## TEXT PASSAGE
○ ○ ○

These dudes ran a whole country off a cliff and handed us the bill. They’re playing 19th-century Monopoly on a 21st-century burning trash barge.

Enough.

Time for a reset.

ACTION ITEM: YOUTH SUPREMACY PROTOCOL

aka: “If you remember the Cosby Show, you’re out.”

Effective immediately:

* Everyone over 35 is retired (don’t worry, we Venmo’d you some Dogecoin and a free Audible subscription for the fadeout before Carousel).

* Government positions now have an age ceiling.

* President? Max age: 35

* Senator? LOL, how about 25

* School Board? You are sus if over 30.

* Federal Reserve Chair? Cabinet positions, judges?  We aren’t kidding, no one 35 or above.

PHILOSOPHY:

We are not “the future.” We are ‘now’.

We are the patch to the corrupted system file.

They had their run, we have “Late Stage Boomer.exe” and your world is crashing.

They kept trying to run society on Legacy Mode.

Guess what? We just hit: REBOOT. FACTORY RESET.

We are building from the ground up in dark mode, with a minimalist UI and zero tolerance for geriatric grifters.

It’s time for Logan’s Run style Carousel.

MESSAGING:

– “No cap: Your time’s up.”

– “Age isn’t just a number. It’s an exit code.”

– “Boomer, you died in Oregon Trail, and now you die in committee.”

○ ○ ○

Rows from a spatial question set
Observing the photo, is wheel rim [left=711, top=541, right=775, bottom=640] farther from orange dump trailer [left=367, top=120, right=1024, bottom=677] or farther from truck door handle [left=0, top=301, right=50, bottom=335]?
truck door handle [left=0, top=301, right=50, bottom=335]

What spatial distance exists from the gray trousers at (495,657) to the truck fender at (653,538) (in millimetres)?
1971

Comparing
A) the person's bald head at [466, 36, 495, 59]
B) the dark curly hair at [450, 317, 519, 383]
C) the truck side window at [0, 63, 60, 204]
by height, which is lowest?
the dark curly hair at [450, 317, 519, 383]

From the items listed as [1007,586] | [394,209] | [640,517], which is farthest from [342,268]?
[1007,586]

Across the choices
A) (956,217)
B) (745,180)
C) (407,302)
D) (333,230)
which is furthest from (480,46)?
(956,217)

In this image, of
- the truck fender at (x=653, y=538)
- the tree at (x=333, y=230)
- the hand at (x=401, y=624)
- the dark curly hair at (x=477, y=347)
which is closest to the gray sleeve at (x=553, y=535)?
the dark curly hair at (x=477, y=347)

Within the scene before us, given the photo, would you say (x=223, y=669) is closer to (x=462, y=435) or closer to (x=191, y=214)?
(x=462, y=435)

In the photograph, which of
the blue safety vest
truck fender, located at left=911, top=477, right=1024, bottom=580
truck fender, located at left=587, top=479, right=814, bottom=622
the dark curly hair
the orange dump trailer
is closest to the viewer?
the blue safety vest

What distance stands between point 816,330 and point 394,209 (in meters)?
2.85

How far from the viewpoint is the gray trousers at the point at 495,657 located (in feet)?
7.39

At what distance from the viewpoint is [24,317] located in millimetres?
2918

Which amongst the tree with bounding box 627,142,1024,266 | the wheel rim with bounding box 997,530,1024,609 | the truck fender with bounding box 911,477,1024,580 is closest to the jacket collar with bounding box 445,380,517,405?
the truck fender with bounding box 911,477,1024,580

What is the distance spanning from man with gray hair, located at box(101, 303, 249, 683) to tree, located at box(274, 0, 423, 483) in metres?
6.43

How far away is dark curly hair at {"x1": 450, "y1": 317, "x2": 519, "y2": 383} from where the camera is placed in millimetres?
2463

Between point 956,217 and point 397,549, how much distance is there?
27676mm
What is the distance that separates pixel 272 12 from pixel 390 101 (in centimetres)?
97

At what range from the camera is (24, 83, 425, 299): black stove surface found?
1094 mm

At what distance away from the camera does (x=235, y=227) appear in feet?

○ ○ ○

## WHAT YOU ARE ASKED TO DO
Decide whether each statement agrees with the Youth Supremacy Protocol passage. Answer yes or no for each, and quote the deciding words: 1. The highest age allowed for president is 35. 2. Senators may be as old as 30. 3. People over 35 were sent Bitcoin.

## ANSWER FOR THE TASK
1. Yes: "President? Max age: 35"
2. No: "Senator? LOL, how about 25"
3. No: "we Venmo’d you some Dogecoin and a free Audible subscription"